Last week the Climate Week NYC session entitled Green Recovery from COVID-19: Perspectives from across the Globe.

Presenters included a diverse set of people from the mayor of Los Angeles to the EU Energy Commissioner to the UN Secretary-General for Sustainable Energy and the academics from Columbia’s School of International and Public Affairs (SIPA) who hosted the event.  As I sit only a short distance from where Climate Week NYC events normally take place in New York City amid throngs of people, it was truly a bit strange to watch everything unfold over Zoom, though that format is becoming increasingly familiar for everything that used to take place in real life.

The strongest theme emerging from the 1.5 hour discussion was the need to take advantage of the fiscal stimulus required across the globe to combat the economic impacts of COVID-19 to make sure that government and multi-lateral funds are at the same time used to address the ever-present threat of climate change and mitigate the impacts of a changing climate on the most marginal communities.

Jason Bordoff, the moderator from SIPA’s Center on Global Energy Policy, set the tone early on by asking the audience to guess percentages of economic stimulus pledged to the green economy by the US, EU and China respectively.  No one was too surprised that the EU has earmarked 20%, while the audience expected more from China, which has only pledged 2%, and the US, which has only pledged 1%.  Indeed, the disparities in action underway with the Covid-19 recovery mirror the willingness of the three governments to invest in lowering global greenhouse gas emissions since the inception of the UN Framework Convention on Climate Change in the 1992.  As ratifying parties to the Kyoto Protocol when it came into force in 2005, the EU pledged a firm GHG emissions reduction target and China agreed to participate as a recipient country for eligible project-based GHG emissions reduction investment to achieve developed world targets.  Meanwhile, the US never ratified the Kyoto Protocol in the first place. Similarly to Kyoto, the Paris Climate Agreement saw the EU take an aggressive GHG reduction target, China a conservative one, and the US back out completely in 2017.

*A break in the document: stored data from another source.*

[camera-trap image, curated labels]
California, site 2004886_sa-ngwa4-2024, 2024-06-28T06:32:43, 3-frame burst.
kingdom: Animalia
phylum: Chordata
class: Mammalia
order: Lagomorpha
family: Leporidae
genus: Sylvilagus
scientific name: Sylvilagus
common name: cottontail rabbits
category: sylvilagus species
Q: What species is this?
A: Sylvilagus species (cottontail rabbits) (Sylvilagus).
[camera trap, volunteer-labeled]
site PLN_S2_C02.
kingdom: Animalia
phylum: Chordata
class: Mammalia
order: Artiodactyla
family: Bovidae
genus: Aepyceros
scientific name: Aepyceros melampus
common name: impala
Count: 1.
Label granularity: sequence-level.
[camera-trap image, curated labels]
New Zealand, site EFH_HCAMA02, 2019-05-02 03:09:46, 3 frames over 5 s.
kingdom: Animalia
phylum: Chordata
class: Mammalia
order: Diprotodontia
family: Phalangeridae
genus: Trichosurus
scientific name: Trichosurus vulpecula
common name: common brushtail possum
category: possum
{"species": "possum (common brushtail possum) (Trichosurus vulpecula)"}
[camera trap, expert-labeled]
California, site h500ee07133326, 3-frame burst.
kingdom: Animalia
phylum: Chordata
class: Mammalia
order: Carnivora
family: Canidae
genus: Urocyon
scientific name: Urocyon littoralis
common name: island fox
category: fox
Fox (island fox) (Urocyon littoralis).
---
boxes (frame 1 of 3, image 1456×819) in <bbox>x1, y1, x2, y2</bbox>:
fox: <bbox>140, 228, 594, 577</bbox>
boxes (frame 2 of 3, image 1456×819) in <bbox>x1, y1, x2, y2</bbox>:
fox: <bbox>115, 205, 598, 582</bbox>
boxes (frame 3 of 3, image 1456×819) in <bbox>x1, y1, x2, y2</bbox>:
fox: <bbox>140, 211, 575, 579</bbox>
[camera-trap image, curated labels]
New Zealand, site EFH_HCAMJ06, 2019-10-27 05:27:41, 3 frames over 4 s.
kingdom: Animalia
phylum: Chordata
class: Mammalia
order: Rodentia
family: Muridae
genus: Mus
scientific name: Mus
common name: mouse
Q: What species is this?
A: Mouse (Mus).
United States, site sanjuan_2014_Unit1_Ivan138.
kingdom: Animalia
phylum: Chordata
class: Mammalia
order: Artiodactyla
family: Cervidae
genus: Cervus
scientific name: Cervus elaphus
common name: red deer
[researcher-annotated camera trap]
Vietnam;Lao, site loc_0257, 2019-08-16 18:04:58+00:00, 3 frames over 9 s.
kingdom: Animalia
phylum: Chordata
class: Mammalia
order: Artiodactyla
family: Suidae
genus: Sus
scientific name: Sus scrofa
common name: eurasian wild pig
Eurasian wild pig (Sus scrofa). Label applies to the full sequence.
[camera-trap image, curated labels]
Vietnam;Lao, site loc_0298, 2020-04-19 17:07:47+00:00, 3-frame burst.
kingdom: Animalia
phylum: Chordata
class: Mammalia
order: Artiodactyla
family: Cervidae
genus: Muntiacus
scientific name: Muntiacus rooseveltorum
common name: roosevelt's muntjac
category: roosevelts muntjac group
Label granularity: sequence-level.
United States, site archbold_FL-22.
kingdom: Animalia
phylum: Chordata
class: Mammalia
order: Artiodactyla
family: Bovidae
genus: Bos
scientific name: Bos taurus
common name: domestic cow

Despite the lack of interest by the current US federal administration in climate action, states and cities have taken up the gap, though the holes in their budgets created by the Covid crisis has meant they are struggling to maintain essential services while furthering green policies.  Eric Garcetti, the mayor of Los Angeles, addressed this issue directly in his speech and championed the work he is doing in leading a coalition of cities through the C40 Global Mayors Recovery Task Force to intertwine the climate goals with economic recovery from the current crisis.  Guiding principles of the Task Force include reducing emissions from urban transportation, addressing the social inequities of the current system in many cities, improving resilience to climate threats, and letting science guide public policy.  In Los Angeles specifically, Garcetti has focused on reducing auto emissions in that city famous for its traffic and channeling private capital into initiatives that will help the city of LA and state of California achieve their aggressive renewable energy and emissions reduction targets.

Damilolo Ogunbiyi, the CEO and special representative from UN Secretary-General for Sustainable Energy, drew attention to the fact that massive infrastructure investment is needed in the global South to raise the standard of living in developing countries, where 1.8 billion people have no access to reliable electricity.  Throughout sub-Saharan Africa, renewable energy projects can take years to raise financing while fossil fuel plants, for which there are existing supply chains who benefit from the status quo, continue to proliferate.

Reflecting on the responsibilities of the global renewable energy industry brought on by the crisis, we have a tall order in the years ahead to recover some of what the world looked like before pre-Covid in terms of economic activity. At the same time, given the increasing impacts of climate change on the global poor and the social inequities made more extreme by the crisis, there has to be adequate attention given to making sure that the investment required to boost the global economy in the form of a Green New Deal or other stimulus will also be made in service of creating a more equitable and sustainable global economy which will grow the market for renewable energy and position society as a whole better to whether any challenge like a global pandemic which may arise in the future.